Com sua voz delicada, Ana dá às canções interpretação personalíssima. Com suas divisões, cada verso soa exatamente da forma como foram imaginados por cada um dos parceiros de Hekel Tavares. Muito afinada, seus agudos são tão cristalinos como límpidas são as melodias e as harmonias do compositor.
Ana Salvagni certamente tinha consciência de que não bastaria cantar bem, seria obrigatório ter acompanhamento instrumental à altura do projeto imaginado. Foi quando, muito provavelmente, certificou-se de que era fundamental escolher a dedo cada um dos músicos que tocariam os arranjos feitos por arranjadores do mesmo alto nível. Para cantar músicas diferenciadas, há que se contar com instrumentistas que sejam virtuosos. Mas não só. Necessário será também que tenham a percepção clara de participar de uma gravação que ficará para a história da música brasileira. E assim foi. Edson Alves, além de criar três arranjos, tocar violão, baixo e flauta, dividiu com Ana a direção musical de Alma Cabocla. E, dentre outros, Paulo Braga fez quatro arranjos e tocou piano.
Algumas das músicas de Hekel são bem conhecidas. Por exemplo, “Guacyra” e “Favela”, parcerias com Joracy Camargo.
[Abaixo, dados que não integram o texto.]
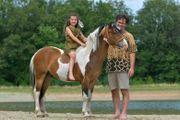 SEHR LIEBE Hypoallergen Curly pony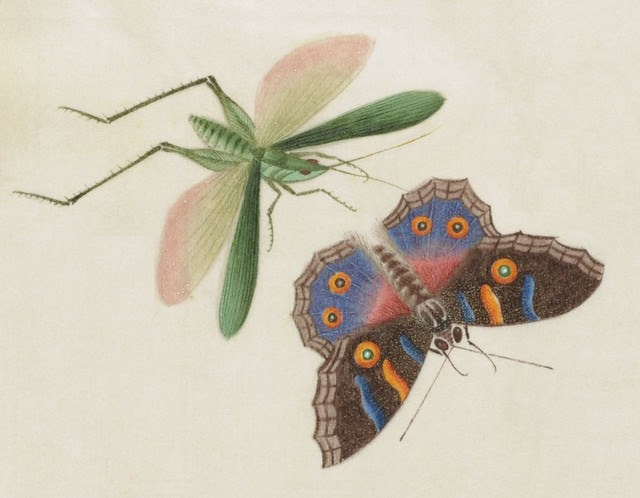 cricket and butterfly sketch - China 19th c.)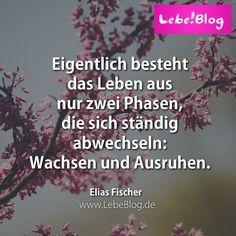Wisse, wer du bist, welche Kraft in dir steckt und lege los! Deine Selbstverwirklichung: http://www.lebeblog.de/vds #wachstum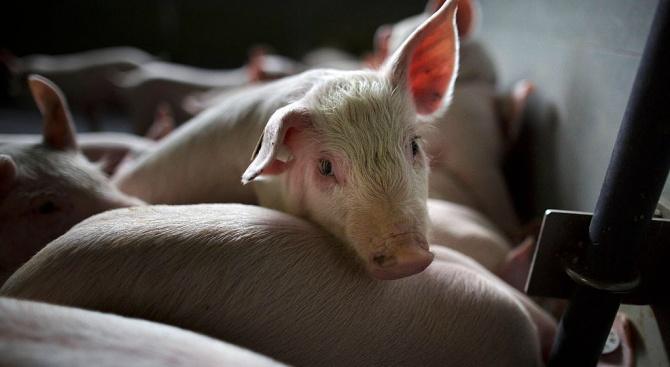 Стопанин от Пазарджишко: Едва ли има АЧС при нас, цели се вдигане цената на вносното месо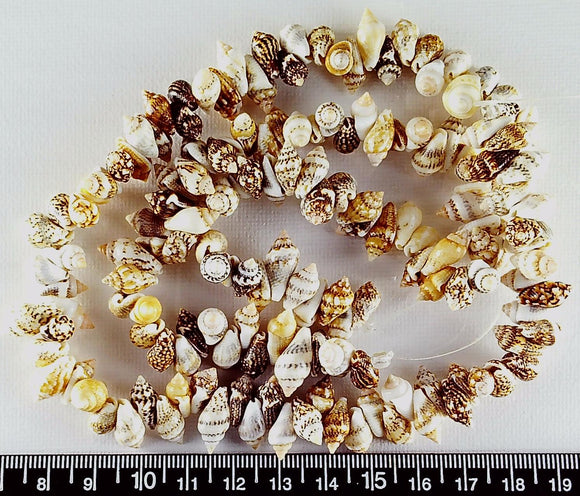 Brown and white 6mm x 14mm shell beads  12 inch strand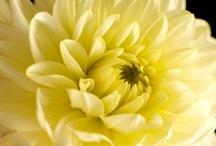 Beautiful Flowers, 2 / 100 pins of Flowers, Plants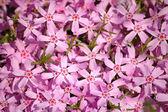 Roze bloemen — Stockfoto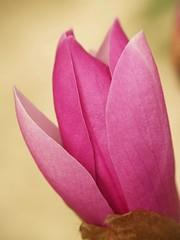 hope (M. TANIGUCHI) Tags: pink flower magnolia supershot impressedbeauty flickrdiamond topogigio2007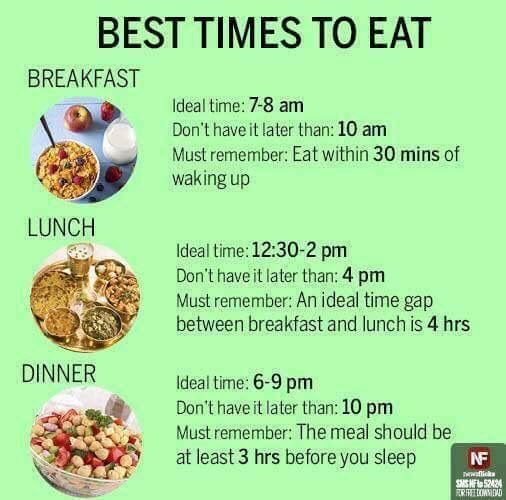 Best Time To Have Breakfast, Lunch And Dinner.
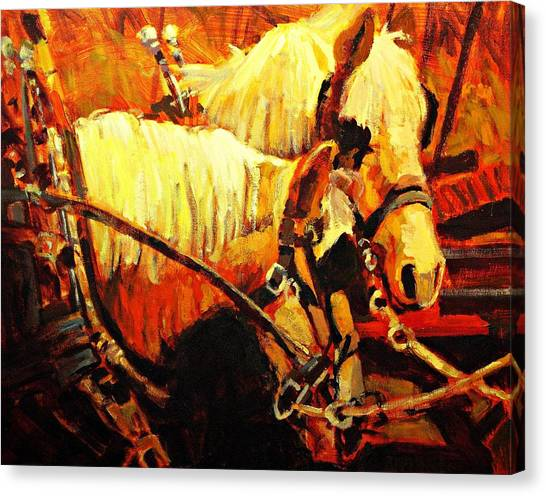 Horse Farms Canvas Print - A-team by Brian Simons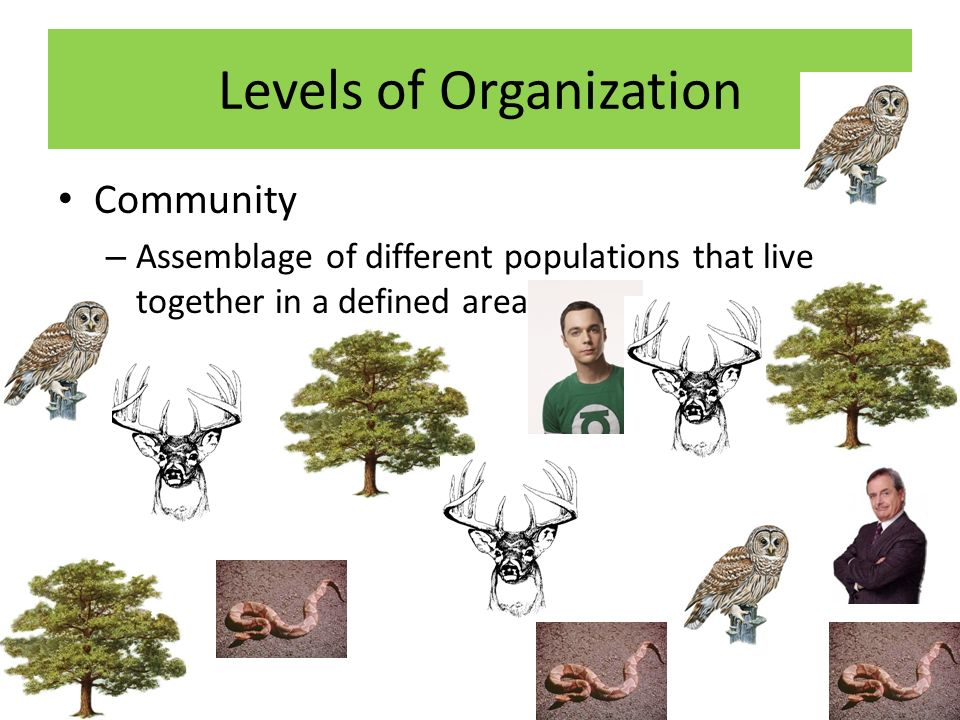 Levels of Organization Community – Assemblage of different populations that live together in a defined area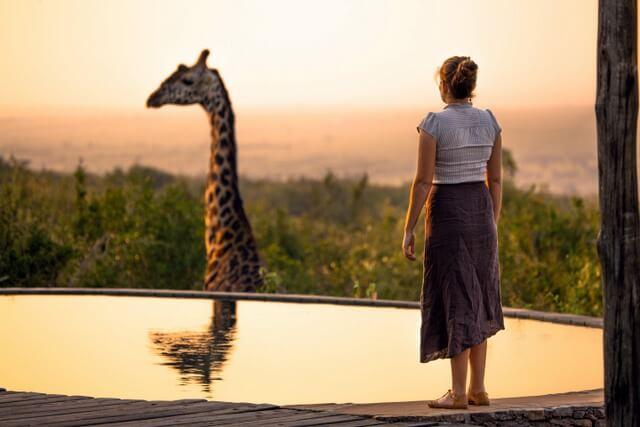 African Safari RF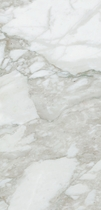"Happy Floors Calacatta Semi-Polished  12.6"" x 25.6"""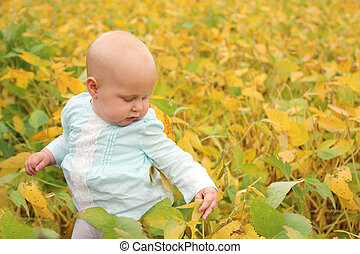 Beautiful Baby Girl Outside in Fall Nature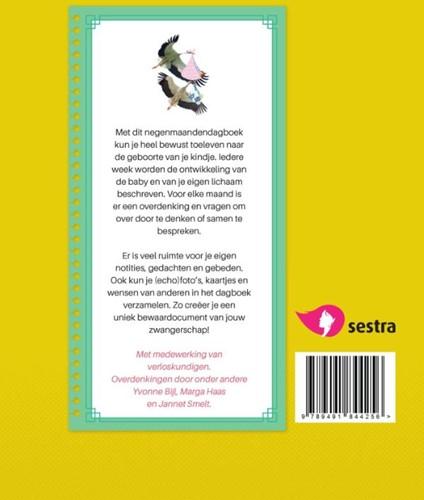 Verwachtingsvol -negenmaandendagboek Lunteren, Esther van-2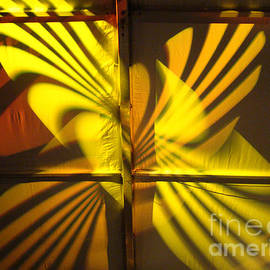 Eva Kato - Yellow Butterfly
Sendo que o solo vocal desta última é dividido entre Ana e Filó Machado, o que resultou numa interpretação que valoriza ainda mais os versos do belo samba: “No carnaval me lembro tanto da favela, ô/ Onde ela, ô, morava (...)”.
“Lavandeirinha” (com Olegário Mariano) tem a participação também especial de Renato Braz cantando com Ana; e “Você” (com Nair Mesquita), que já foi gravada por Fagner e Nara Leão, “Vocês já ouviram, lá no mato a cantoria/ Da passarada, quando vem o amanhecer (...)” – um dos arranjos de Paulo Braga – tem um quarteto de cordas que dá à canção a necessária ingenuidade.
E assim, Alma Cabocla segue seu rumo de revelar as facetas que exprimem o que nasce em meio ao mato, sob o céu estelar do interior.
Hekel Tavares bem faz jus ao carinho que foi dispensado por Ana Salvagni à sua música; bem como nos toca ouvi-la para melhor sabê-la.